* _Task to carry out_: Reproduce the post on the American Revolution Reborn conference below word for word, from its opening editor's note through its final sentence.

Editor’s note: This is the second post on the American Revolution Reborn Conference. Part I on the conference organization was posted here. You can read the complete series here.

The American Revolution Reborn conference raised significant issues which require further investigation, analysis, and comment.

In the concluding session, Kathleen DuVal, University of North Carolina, observed that paradigms had changed: the expectations people had in 1750 of what the world would be like in 1800 turned out to be wrong. Ed Countryman, Southern Methodist University, after the first session, commented that we live I interesting times and asked: Where do we go now in American Revolution scholarship? So if the world in 1800 was not what people expected in 1750, what is the story to be told, the national narrative to be written of how America went from the world it thought would exist in1800 to the one which did exist in 1800?

American Revolution as Civil War

One recurring theme in the conference was the American Revolution as a civil war. This was due because the second session focused specifically on that topic. This civil war occurred both between America and England and within America. In another session, Denver Brunsman reported on the increase in desertion in the British fleet because sailors did not want to fight fellow English. Shortly after the conference, an op-ed piece in the New York Times quoted Elizabeth F. Cohen, Syracuse University who had written in a op-ed piece for the Washington Post in February:
During the 18th century, there were no illegal immigrants in the United States, but there was a large group of people who possessed a far more noxious threat than those who overstayed a visa or crossed a border without an inspection. There were British loyalists — men who had taken up arms against the American revolutionaries and risked their lives to undermine the very foundation of our union.

* _Recorded information_:
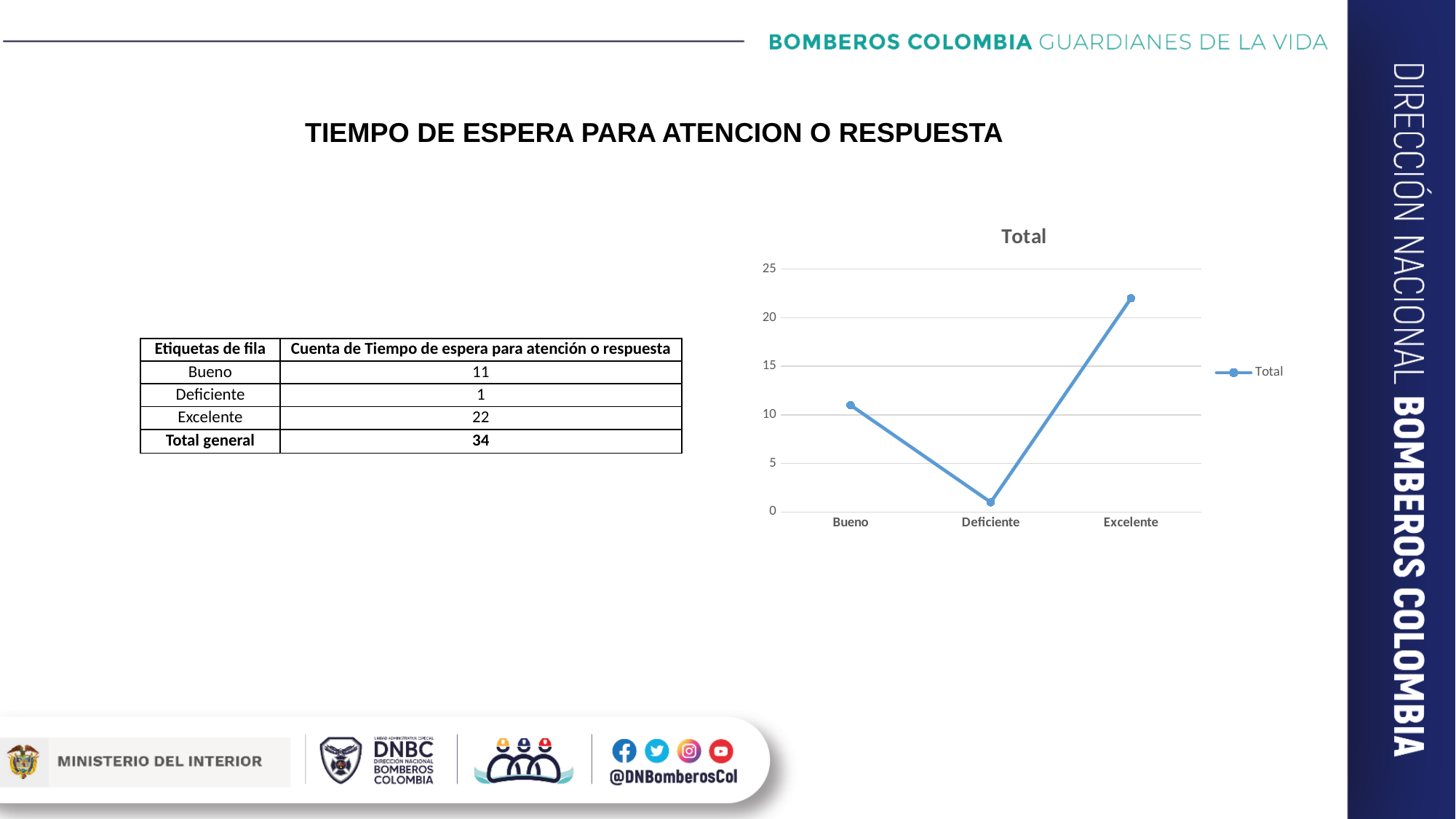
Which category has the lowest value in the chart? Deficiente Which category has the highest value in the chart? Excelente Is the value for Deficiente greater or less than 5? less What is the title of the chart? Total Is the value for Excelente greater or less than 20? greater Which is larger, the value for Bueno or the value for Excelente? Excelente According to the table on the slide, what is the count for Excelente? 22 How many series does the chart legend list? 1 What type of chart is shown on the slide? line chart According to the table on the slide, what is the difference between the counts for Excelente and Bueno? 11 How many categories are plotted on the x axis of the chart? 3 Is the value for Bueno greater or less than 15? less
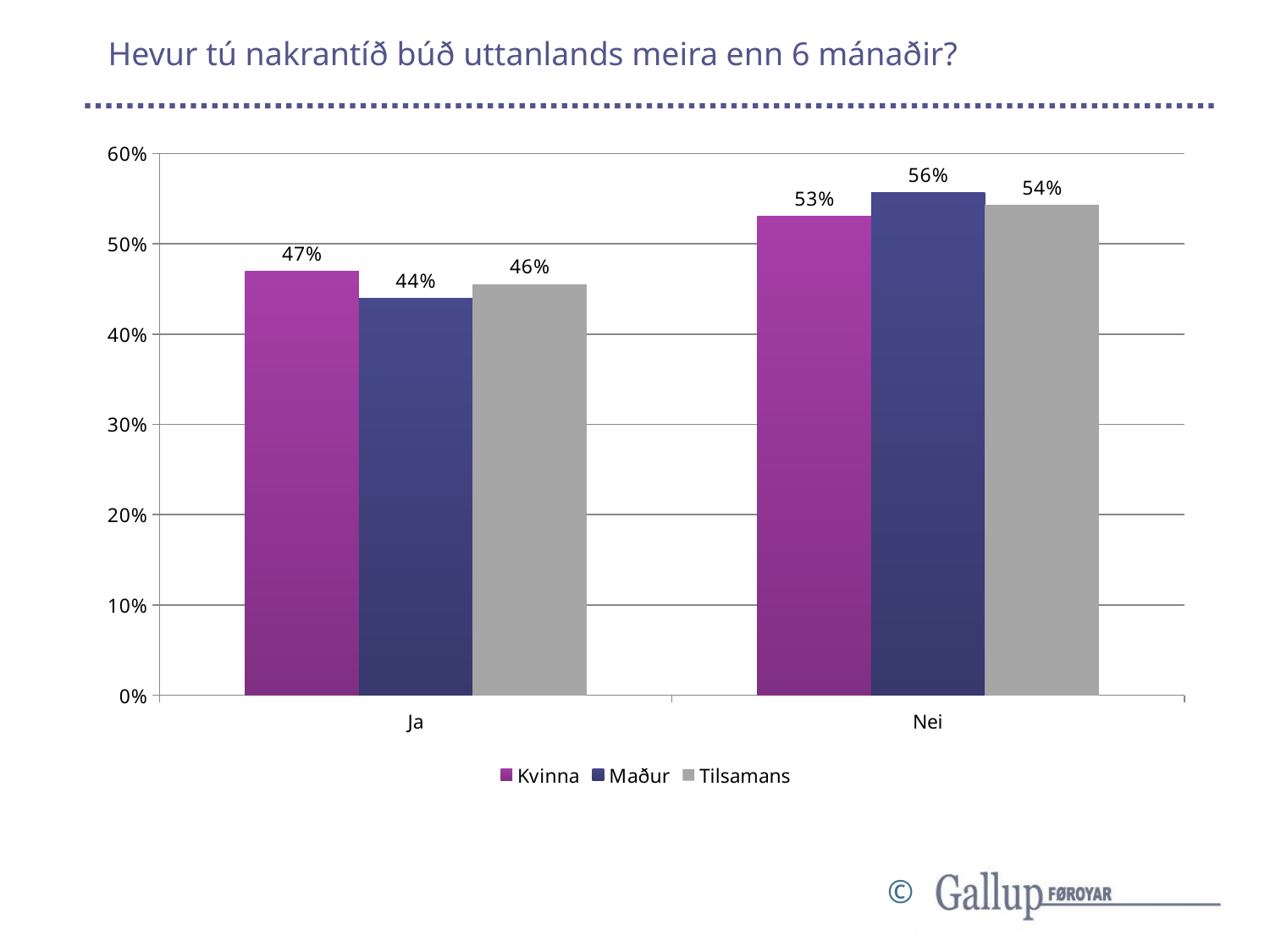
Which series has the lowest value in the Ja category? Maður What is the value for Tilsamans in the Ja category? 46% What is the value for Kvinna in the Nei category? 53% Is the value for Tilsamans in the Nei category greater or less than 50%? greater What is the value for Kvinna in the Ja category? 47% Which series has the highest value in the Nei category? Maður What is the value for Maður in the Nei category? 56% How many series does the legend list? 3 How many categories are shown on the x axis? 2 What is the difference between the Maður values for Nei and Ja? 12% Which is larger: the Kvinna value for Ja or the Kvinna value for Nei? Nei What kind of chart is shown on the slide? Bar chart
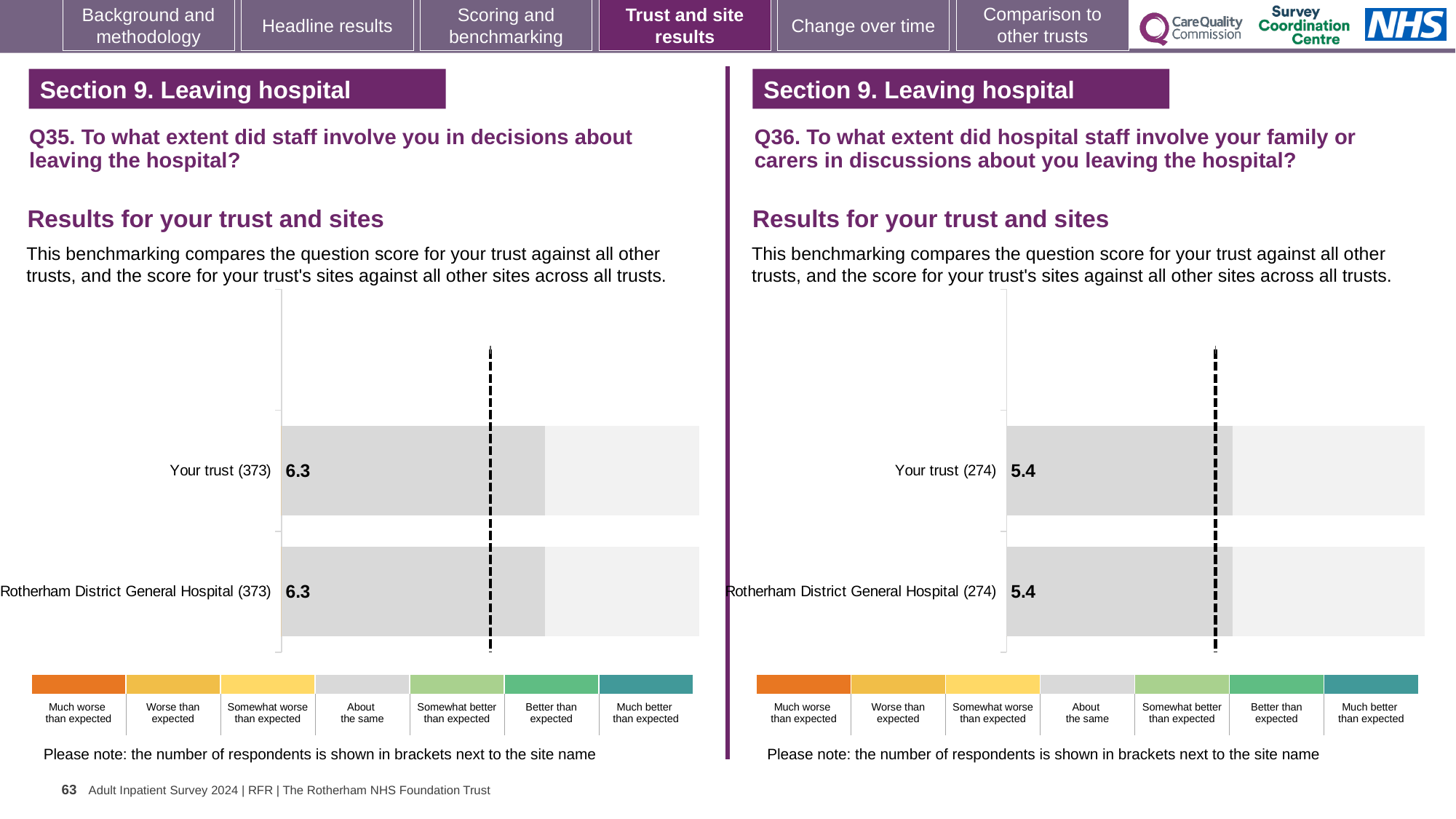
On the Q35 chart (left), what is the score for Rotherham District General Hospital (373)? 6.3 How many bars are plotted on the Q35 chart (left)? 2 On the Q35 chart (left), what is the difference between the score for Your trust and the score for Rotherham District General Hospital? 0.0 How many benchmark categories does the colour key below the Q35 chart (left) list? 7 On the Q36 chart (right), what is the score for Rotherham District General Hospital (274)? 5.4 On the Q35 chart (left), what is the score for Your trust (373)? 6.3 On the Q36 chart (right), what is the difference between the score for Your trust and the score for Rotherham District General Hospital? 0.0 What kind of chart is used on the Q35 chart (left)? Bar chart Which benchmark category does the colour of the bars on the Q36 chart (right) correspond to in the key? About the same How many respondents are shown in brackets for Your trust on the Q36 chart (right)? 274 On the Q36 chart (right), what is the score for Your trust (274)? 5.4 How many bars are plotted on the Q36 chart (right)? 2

* _Result for this task_:
Editor’s note: This is the second post on the American Revolution Reborn Conference. Part I on the conference organization was posted here. You can read the complete series here.

The American Revolution Reborn conference raised significant issues which require further investigation, analysis, and comment.

In the concluding session, Kathleen DuVal, University of North Carolina, observed that paradigms had changed: the expectations people had in 1750 of what the world would be like in 1800 turned out to be wrong. Ed Countryman, Southern Methodist University, after the first session, commented that we live I interesting times and asked: Where do we go now in American Revolution scholarship? So if the world in 1800 was not what people expected in 1750, what is the story to be told, the national narrative to be written of how America went from the world it thought would exist in1800 to the one which did exist in 1800?

American Revolution as Civil War

One recurring theme in the conference was the American Revolution as a civil war. This was due because the second session focused specifically on that topic. This civil war occurred both between America and England and within America. In another session, Denver Brunsman reported on the increase in desertion in the British fleet because sailors did not want to fight fellow English. Shortly after the conference, an op-ed piece in the New York Times quoted Elizabeth F. Cohen, Syracuse University who had written in a op-ed piece for the Washington Post in February:
During the 18th century, there were no illegal immigrants in the United States, but there was a large group of people who possessed a far more noxious threat than those who overstayed a visa or crossed a border without an inspection. There were British loyalists — men who had taken up arms against the American revolutionaries and risked their lives to undermine the very foundation of our union.